### Text
_ _ _ _ _

Saturday, February 12, 2011

Corporate affairs and culture

Eric Schmidt, Sergey Brin, and Larry Page sitting together
Google CEO Eric Schmidt with Sergey Brin and Larry Page (left to right)
Google is known for having an informal corporate culture. On Fortune magazine's list of best companies to work for, Google ranked first in 2007 and 2008 and fourth in 2009 and 2010. Google was also nominated in 2010 to be the world’s most attractive employer to graduating students in the Universum Communications talent attraction index. Google's corporate philosophy embodies such casual principles as "you can make money without doing evil," "you can be serious without a suit," and "work should be challenging and the challenge should be fun."

Employees

Asian man in his twenties wearing a blue, green, yellow and red propellor hat that says "Noogle"
New employees are called "Nooglers," and are given a propeller beanie hat to wear at their first TGIF.
Google's stock performance following its IPO has enabled many early employees to be competitively compensated. After the company's IPO, founders Sergey Brin and Larry Page and CEO Eric Schmidt requested that their base salary be cut to $1. Subsequent offers by the company to increase their salaries have been turned down, primarily because their main compensation continues to come from owning stock in Google. Prior to 2004, Schmidt was making $250,000 per year, and Page and Brin each earned a salary of $150,000.
In 2007 and through early 2008, Google has seen the departure of several top executives. In October 2007, former chief financial officer of YouTube Gideon Yu joined Facebook along with Benjamin Ling, a high-ranking engineer. In March 2008, Sheryl Sandburg, then vice-president of global online sales and operations, began her position as chief operating officer of Facebook while Ash ElDifrawi, formerly head of brand advertising, left to become chief marketing officer of Netshops, an online retail company that was renamed Hayneedle in 2009. In January 2011, Google announced that on April 4 Larry Page would become CEO and Eric Schmidt will become Executive Chairman.
As a motivation technique, Google uses a policy often called Innovation Time Off, where Google engineers are encouraged to spend 20% of their work time on projects that interest them. Some of Google's newer services, such as Gmail, Google News, Orkut, and AdSense originated from these independent endeavors. In a talk at Stanford University, Marissa Mayer, Google's Vice President of Search Products and User Experience, showed that half of all new product launches at the time had originated from the Innovation Time Off.

_ _ _ _ _

### Exercises to complete
(A) From the text on Google's corporate culture, copy out the stretch from "Google's stock performance" through "salary of $150,000.".
(B) Condense the paragraph in the Google corporate culture text that opens with "As a motivation technique" into a short bulleted list that keeps its main facts.
(C) Extend the text on Google's corporate culture, beginning right after its final sentence.

[Records of spatial reasoning questions]
_ _ _ _ _

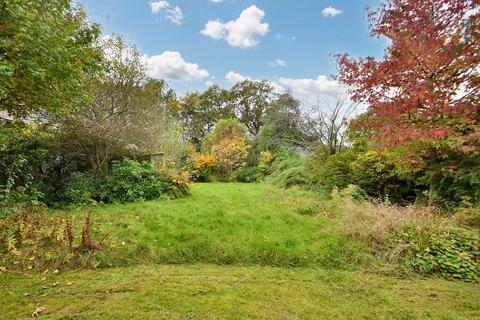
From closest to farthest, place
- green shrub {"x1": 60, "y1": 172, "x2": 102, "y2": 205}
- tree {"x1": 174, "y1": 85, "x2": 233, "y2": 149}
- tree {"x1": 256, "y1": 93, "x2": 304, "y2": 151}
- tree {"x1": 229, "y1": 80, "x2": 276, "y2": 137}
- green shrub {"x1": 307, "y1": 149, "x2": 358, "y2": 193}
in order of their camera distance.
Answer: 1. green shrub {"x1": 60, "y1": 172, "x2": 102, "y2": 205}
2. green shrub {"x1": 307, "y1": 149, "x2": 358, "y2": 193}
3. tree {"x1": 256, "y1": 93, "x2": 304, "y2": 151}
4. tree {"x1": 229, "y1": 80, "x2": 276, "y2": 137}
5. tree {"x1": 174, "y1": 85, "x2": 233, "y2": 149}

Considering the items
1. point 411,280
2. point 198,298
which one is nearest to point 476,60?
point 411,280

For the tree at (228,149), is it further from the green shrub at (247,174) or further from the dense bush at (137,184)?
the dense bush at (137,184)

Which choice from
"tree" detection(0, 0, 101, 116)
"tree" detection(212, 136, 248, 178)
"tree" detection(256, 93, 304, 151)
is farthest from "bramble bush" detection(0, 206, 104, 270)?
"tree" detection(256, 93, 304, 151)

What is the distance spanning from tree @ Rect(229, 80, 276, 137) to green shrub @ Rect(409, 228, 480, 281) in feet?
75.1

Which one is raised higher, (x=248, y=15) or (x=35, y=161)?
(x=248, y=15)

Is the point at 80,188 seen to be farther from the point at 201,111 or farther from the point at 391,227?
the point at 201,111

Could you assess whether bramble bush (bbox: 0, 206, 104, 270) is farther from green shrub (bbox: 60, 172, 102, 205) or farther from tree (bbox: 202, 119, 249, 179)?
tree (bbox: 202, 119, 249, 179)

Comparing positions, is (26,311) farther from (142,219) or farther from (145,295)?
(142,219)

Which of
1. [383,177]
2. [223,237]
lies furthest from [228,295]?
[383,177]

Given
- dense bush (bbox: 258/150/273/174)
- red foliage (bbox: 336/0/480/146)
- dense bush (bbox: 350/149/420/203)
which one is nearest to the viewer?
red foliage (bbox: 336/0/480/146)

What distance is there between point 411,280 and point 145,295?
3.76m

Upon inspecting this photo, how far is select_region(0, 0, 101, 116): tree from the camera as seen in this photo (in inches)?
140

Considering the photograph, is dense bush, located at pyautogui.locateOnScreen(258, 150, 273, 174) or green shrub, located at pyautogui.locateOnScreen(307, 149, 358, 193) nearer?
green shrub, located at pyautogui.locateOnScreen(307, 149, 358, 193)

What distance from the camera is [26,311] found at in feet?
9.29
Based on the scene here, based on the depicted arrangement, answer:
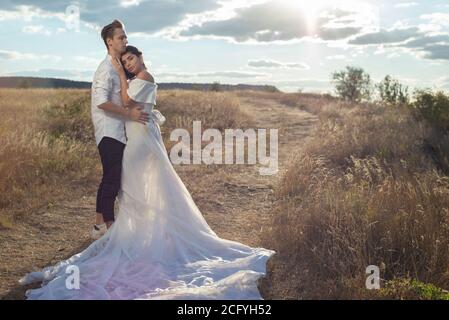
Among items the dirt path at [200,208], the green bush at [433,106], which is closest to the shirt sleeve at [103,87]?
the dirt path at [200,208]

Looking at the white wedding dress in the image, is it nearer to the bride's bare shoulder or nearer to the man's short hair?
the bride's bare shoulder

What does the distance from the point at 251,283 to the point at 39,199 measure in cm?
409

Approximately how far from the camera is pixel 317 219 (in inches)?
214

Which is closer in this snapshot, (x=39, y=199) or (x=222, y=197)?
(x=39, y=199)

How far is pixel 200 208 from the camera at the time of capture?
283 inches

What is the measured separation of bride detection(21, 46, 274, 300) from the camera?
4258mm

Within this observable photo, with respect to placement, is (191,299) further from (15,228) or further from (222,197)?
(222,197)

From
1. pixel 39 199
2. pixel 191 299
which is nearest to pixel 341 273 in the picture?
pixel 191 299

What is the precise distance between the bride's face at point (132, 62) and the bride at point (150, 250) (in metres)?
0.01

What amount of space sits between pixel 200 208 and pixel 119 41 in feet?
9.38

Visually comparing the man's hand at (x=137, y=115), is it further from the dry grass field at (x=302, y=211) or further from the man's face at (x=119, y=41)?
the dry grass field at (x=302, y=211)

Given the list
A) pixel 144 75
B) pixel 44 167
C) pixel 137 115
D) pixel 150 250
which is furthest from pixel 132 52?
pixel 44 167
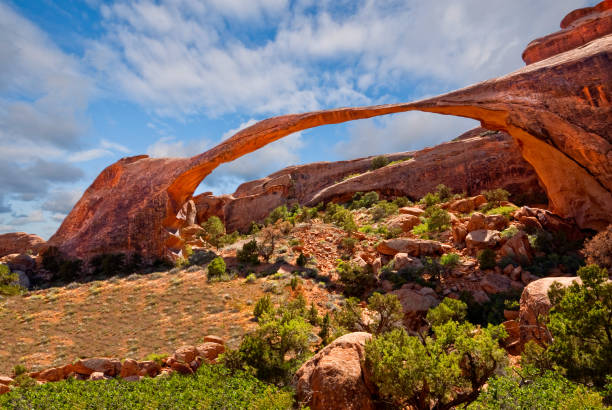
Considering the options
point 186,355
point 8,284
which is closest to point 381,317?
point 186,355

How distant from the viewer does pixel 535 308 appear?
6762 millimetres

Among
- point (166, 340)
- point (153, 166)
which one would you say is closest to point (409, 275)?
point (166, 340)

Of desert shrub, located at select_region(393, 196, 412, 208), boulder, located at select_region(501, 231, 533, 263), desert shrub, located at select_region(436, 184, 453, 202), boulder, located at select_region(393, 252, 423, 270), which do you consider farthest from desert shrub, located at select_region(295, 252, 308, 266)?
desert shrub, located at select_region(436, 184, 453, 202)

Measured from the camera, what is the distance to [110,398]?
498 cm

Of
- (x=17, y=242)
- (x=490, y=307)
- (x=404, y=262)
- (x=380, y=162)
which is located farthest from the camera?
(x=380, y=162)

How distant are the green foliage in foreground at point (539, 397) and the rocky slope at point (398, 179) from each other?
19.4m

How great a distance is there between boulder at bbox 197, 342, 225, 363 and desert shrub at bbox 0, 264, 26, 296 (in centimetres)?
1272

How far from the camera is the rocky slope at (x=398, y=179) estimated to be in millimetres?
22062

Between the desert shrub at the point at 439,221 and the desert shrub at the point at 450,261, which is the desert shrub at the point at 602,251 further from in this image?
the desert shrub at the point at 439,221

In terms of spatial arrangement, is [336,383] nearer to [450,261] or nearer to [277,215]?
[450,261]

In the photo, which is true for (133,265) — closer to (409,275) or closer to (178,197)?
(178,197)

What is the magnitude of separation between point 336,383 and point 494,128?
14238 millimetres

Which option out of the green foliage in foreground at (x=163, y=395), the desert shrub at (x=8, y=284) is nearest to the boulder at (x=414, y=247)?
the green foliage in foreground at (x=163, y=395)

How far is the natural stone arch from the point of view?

_ _ _ _ _

### Results by task
(A)
Google's stock performance following its IPO has enabled many early employees to be competitively compensated. After the company's IPO, founders Sergey Brin and Larry Page and CEO Eric Schmidt requested that their base salary be cut to $1. Subsequent offers by the company to increase their salaries have been turned down, primarily because their main compensation continues to come from owning stock in Google. Prior to 2004, Schmidt was making $250,000 per year, and Page and Brin each earned a salary of $150,000.

(B)
- Google uses a policy called Innovation Time Off, which encourages engineers to spend 20% of their work time on projects that interest them.
- Gmail, Google News, Orkut, and AdSense originated from these independent projects.
- In a talk at Stanford University, Marissa Mayer, Google's Vice President of Search Products and User Experience, showed that half of all new product launches at the time had come from Innovation Time Off.

(C)
Googleplex

The Googleplex
The Googleplex, Google's original and largest corporate campus
Google's headquarters in Mountain View, California is referred to as "the Googleplex", a play on words on the number googolplex and the headquarters itself being a complex of buildings. The lobby is decorated with a piano, lava lamps, old server clusters, and a projection of search queries on the wall. The hallways are full of exercise balls and bicycles. Each employee has access to the corporate recreation center. Recreational amenities are scattered throughout the campus and include a workout room with weights and rowing machines, locker rooms, washers and dryers, a massage room, assorted video games, table football, a baby grand piano, a pool table, and ping pong. In addition to the rec room, there are snack rooms stocked with various foods and drinks. In 2006, Google moved into 311,000 square feet (28,900 m2) of office space in New York City, at 111 Eighth Ave. in Manhattan. The office was specially designed and built for Google, and it now houses its largest advertising sales team, which has been instrumental in securing large partnerships. In 2003, they added an engineering staff in New York City, which has been responsible for more than 100 engineering projects, including Google Maps, Google Spreadsheets, and others. It is estimated that the building costs Google $10 million per year to rent and is similar in design and functionality to its Mountain View headquarters, including table football, air hockey, and ping-pong tables, as well as a video game area. In November 2006, Google opened offices on Carnegie Mellon's campus in Pittsburgh, focusing on shopping related advertisement coding and smartphone applications and programs. By late 2006, Google also established a new headquarters for its AdWords division in Ann Arbor, Michigan. Furthermore, Google has offices all around the world, and in the United States, including Atlanta, Austin, Boulder, San Francisco, Seattle, and Washington DC.
Google's NYC office building
Google's NYC office building houses their largest advertising sales team.
Google is taking steps to ensure that their operations are environmentally sound. In October 2006, the company announced plans to install thousands of solar panels to provide up to 1.6 megawatts of electricity, enough to satisfy approximately 30% of the campus' energy needs. The system will be the largest solar power system constructed on a U.S. corporate campus and one of the largest on any corporate site in the world. In addition, Google announced in 2009 that it was deploying herds of goats to keep grassland around the Googleplex short, helping to prevent the threat from seasonal bush fires while also reducing the carbon footprint of mowing the extensive grounds. The idea of trimming lawns using goats originated from R. J. Widlar, an engineer who worked for National Semiconductor. Despite this, Google has faced accusations in Harper's Magazine of being extremely excessive with their energy usage, and were accused of employing their "Don't be evil" motto as well as their very public energy saving campaigns as means of trying to cover up or make up for the massive amounts of energy their servers actually require.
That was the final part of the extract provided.